Text block:
↓↓↓
I'm just not sure about where the governing power in the city or region should reside. Some would say it should reside with the citizens, the residents. Some say it should reside with the workers, and the workplace based organizations. What reasons are there to favor one over the other?

I think an argument for the importance of the power of the congress of delegates from the workplace organizations is because in the period of transition a working class based power is needed, in order to counter the opposition of the classes that are being deposed, ex-capitalists, ex-managers, ex-landlords. They may remain as citizens with rights as such, but the danger is that they might dominate neighborhood or resident based organizations.

On the other hand, people need to have voice as residents, as citizens, as consumers, and the residence based organizations can play that role.

catch
9th October 2007, 00:43
Originally posted by [email protected] 08, 2007 07:30 pm
Typically the shop stewards committee converted itself into a workplace administrative council, which was accountable to a general assembly. Maybe that's why you mean by "workers council." the CNT did in fact sometimes talk about "factory councils."
Yeah that's what I meant, I have no idea to what extent they had similarities with previous (or future) movements that were actually called workers councils, could be a red herring.

Killer Enigma
9th October 2007, 15:57
Semantic.
*Semantics.

blackstone
9th October 2007, 21:50
I think for me what it boils down to is a few things. I suppose you already know about the Jena, Louisiana situation.

Not only does the black community make up a small portion of Jena population, but they represent an disproportioned percentage of the unemployment rate.

If the worker's council of Jena is the main governing body then how will the black community be sure they will not be unfairly prosecuted through racism and discrimination? Not, saying neighborhood assemblies, or a joint council of neighboorhood and worker counciles will solve this problem, but it will give at least a microphone to their voices.

What other measures or seperate governing council can rectify this or prevent another Jena?

syndicat
10th October 2007, 18:50
I think that's a good point. Particular ethnic or racial groups in the USA, if they are oppressed groups, may be concentrated in particular neighborhoods. However, they may also be concentrated in particular jobs or industries as well, such as the US postal system, which has a high concentration of African-American workers.
↑↑↑
Direction 1:
Answer these from the forum thread on governing power:
(a) Which groups are named as the classes being deposed?
(b) What did the shop stewards committee typically convert itself into?
(c) Which system is given as having a high concentration of African-American workers?
Direction 2: Reproduce the forum thread on governing power word for word, from "What other measures" up to and including "of African-American workers.".

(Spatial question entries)
↓↓↓
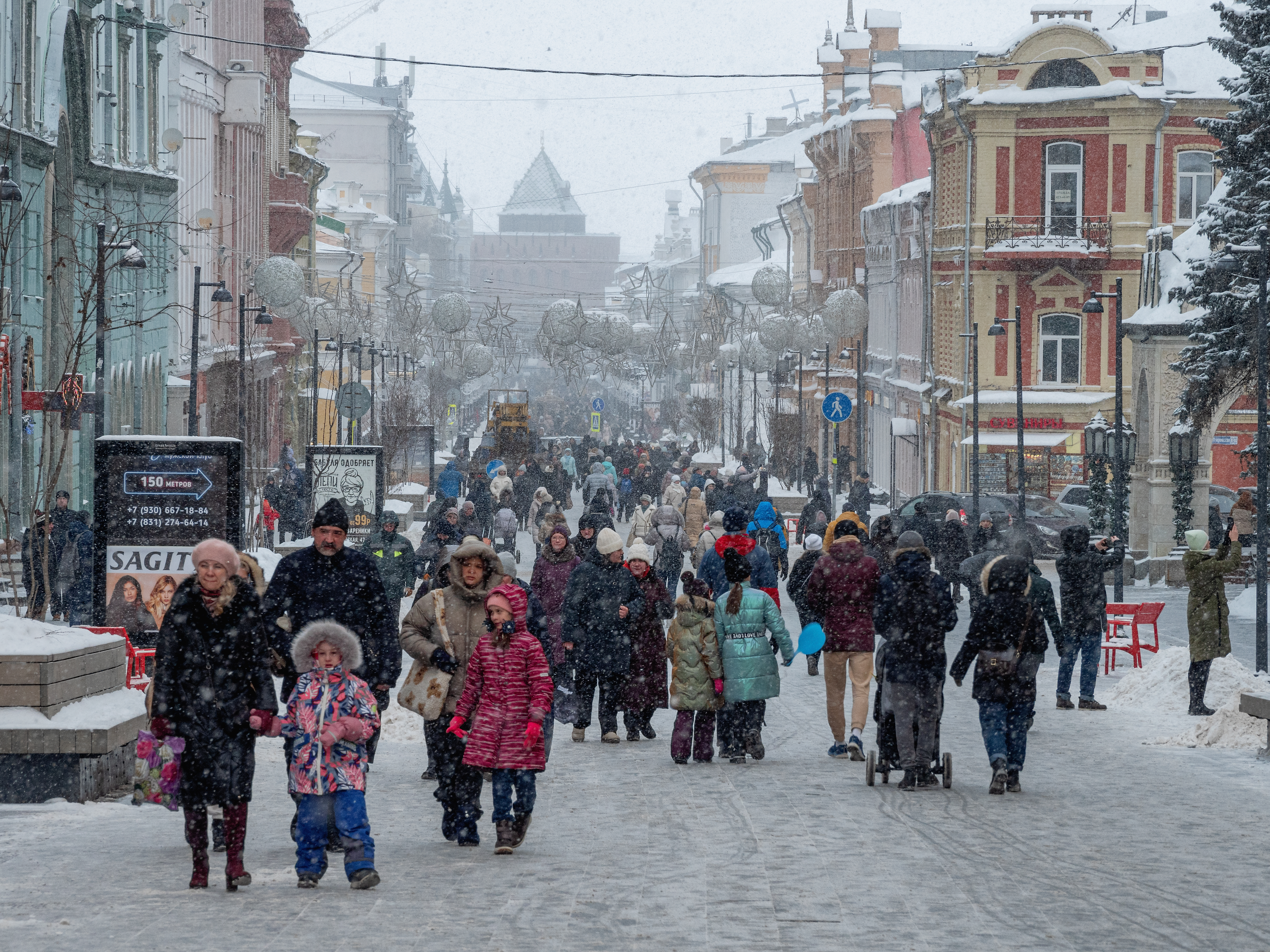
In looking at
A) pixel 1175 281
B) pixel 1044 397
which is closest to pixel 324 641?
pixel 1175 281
↑↑↑
↓↓↓
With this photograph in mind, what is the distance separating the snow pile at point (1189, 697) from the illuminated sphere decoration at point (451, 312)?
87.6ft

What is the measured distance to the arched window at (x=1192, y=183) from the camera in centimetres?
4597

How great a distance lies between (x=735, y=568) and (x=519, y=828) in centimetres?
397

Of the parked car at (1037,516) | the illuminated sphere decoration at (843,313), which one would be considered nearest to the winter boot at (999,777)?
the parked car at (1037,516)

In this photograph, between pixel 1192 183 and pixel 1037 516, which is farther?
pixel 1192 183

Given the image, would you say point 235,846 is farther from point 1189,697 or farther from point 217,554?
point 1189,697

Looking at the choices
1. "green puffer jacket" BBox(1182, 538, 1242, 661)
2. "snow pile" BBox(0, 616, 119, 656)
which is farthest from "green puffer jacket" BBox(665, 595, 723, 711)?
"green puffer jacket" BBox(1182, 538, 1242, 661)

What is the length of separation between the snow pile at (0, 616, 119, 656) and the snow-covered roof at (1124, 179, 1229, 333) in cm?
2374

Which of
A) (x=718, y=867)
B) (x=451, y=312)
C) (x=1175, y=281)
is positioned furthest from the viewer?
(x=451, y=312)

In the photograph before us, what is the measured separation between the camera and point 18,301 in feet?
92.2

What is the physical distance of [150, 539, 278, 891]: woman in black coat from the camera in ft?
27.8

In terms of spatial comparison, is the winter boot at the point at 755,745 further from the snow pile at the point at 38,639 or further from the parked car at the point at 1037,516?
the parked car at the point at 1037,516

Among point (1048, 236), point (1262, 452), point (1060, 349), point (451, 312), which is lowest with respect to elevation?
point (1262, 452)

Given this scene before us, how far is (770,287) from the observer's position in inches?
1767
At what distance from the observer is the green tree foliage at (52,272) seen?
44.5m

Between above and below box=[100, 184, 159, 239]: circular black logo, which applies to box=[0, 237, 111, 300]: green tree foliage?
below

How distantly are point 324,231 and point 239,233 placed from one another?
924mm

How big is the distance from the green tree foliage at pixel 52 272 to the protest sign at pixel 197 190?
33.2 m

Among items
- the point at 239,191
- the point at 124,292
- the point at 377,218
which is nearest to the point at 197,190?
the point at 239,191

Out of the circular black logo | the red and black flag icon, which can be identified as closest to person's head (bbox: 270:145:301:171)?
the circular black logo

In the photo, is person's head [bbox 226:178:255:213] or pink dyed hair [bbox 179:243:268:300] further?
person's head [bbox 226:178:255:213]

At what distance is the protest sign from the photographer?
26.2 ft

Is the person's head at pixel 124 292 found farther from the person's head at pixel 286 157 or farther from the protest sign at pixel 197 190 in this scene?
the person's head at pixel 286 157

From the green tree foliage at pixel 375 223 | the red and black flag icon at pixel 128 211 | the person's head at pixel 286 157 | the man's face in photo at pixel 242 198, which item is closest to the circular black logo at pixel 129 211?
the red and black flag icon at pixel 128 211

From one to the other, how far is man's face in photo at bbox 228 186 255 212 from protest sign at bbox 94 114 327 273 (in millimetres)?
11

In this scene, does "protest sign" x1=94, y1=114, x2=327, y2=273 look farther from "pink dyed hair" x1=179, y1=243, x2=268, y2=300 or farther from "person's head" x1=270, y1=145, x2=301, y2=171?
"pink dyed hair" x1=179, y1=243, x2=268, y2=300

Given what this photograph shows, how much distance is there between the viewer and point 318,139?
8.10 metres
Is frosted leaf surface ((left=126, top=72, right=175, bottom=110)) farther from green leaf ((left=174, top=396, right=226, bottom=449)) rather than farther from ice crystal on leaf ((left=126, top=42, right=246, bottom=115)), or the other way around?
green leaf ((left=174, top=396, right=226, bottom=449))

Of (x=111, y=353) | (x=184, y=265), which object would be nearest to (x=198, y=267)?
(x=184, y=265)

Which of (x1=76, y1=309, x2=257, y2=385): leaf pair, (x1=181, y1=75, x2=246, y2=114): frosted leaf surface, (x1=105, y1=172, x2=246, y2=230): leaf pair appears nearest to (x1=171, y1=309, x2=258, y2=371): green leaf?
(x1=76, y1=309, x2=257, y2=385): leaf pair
↑↑↑
Full output 1:
(a) Ex-capitalists, ex-managers, and ex-landlords
(b) A workplace administrative council, accountable to a general assembly
(c) The US postal system

Full output 2:
What other measures or seperate governing council can rectify this or prevent another Jena?

syndicat
10th October 2007, 18:50
I think that's a good point. Particular ethnic or racial groups in the USA, if they are oppressed groups, may be concentrated in particular neighborhoods. However, they may also be concentrated in particular jobs or industries as well, such as the US postal system, which has a high concentration of African-American workers.